A cup of tea a day could keep heart disease at bay
An American study has found that tea drinkers enjoying a daily cuppa could be 35% less likely to suffer a heart attack or another major cardiovascular event over the course of their lives.
Doctor Elliott Miller and his team at Johns Hopkins Hospital in Baltimore, USA, have found that drinking tea could protect the heart. Just one cup of tea a day -- whether green or black -- could be enough to prove beneficial.
The scientists followed 600 men and women in good health and with no previous history of heart disease for 15 years. During that time, they noted which volunteers had a heart attack, a stroke, suffered chest pains or died from other types of heart disease. They also measured calcium deposits in the volunteers' blood vessels over a five-year period, comparing them with previous levels.
The results showed that tea drinkers -- consuming one to three cups per day -- were 35% less likely to develop heart disease than the other volunteers. Tea drinkers also had lower levels of calcium deposits in their arteries.

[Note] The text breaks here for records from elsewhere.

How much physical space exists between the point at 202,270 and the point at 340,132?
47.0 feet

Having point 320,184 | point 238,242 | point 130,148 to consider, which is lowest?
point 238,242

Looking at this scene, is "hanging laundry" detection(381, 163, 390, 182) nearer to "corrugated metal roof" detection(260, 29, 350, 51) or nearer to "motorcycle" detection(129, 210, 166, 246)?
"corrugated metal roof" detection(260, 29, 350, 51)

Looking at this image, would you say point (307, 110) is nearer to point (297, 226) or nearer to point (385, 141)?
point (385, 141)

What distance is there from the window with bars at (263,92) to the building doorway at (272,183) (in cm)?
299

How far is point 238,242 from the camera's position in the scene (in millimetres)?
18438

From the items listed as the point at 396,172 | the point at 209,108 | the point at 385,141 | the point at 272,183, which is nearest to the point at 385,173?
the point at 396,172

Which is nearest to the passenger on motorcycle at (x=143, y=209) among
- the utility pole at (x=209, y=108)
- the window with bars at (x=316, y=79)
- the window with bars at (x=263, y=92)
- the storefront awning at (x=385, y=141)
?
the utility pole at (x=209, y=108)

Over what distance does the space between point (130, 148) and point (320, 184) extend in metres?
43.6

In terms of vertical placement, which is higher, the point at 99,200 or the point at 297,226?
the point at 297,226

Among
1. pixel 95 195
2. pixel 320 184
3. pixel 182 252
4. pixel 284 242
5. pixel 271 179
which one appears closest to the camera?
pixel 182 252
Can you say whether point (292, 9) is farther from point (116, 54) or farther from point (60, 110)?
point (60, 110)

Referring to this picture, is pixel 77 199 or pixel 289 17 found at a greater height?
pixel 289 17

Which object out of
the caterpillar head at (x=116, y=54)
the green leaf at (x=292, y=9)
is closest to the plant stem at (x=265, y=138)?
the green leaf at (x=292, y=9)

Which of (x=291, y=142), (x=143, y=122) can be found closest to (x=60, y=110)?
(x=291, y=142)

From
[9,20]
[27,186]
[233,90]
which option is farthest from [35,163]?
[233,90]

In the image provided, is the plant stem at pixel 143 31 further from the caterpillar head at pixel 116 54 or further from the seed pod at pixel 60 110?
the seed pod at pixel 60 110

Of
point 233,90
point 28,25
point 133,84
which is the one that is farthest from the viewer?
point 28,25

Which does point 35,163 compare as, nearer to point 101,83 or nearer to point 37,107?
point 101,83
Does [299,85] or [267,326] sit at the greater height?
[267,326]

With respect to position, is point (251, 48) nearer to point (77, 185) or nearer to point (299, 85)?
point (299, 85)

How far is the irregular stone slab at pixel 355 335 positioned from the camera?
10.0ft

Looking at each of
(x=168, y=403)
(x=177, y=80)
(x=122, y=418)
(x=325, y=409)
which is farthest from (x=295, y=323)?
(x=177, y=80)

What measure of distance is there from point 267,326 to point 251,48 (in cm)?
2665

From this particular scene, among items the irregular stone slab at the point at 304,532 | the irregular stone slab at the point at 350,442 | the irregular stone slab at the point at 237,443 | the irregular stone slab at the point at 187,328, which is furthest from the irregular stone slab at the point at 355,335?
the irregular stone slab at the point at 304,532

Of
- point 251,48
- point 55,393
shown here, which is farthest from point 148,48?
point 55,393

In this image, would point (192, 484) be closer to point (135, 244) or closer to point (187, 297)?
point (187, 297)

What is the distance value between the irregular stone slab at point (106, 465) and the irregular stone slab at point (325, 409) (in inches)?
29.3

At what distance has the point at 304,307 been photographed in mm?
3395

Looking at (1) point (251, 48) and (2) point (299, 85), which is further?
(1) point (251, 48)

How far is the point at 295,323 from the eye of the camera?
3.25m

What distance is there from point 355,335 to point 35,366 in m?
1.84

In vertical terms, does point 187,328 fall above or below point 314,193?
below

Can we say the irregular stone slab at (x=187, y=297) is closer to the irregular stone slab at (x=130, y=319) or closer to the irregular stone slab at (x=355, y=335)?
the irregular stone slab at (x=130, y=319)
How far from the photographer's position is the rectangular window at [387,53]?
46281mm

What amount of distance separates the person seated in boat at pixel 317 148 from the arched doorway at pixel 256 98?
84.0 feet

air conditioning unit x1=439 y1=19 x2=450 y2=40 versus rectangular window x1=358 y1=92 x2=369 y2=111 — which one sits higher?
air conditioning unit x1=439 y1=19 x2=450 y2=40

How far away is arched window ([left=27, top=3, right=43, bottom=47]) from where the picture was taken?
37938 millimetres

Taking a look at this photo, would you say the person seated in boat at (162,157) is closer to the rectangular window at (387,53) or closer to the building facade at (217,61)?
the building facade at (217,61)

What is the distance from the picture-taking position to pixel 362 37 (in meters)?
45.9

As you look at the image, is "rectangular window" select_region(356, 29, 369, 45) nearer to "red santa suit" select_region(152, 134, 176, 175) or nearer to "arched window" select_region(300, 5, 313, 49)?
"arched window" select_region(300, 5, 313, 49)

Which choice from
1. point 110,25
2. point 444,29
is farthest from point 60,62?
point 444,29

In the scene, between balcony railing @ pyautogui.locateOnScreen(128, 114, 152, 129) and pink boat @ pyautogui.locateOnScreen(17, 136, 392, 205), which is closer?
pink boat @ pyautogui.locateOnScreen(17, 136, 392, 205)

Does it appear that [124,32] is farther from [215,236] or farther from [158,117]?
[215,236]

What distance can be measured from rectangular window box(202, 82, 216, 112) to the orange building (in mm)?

While it's too soon for the researchers to establish a direct link between the consumption of tea and the absence of heart disease, they do recognize the natural protective properties of the drink. This could be due the flavonoids found in tea, a type of antioxidant that supports heart health.
Another theory is that tea drinkers could generally have healthier lifestyles, with factors such as diet and exercise playing a positive role in keeping heart disease at bay. All in all, a cup of tea may not be enough to protect the heart from disease, but a daily brew could well be beneficial.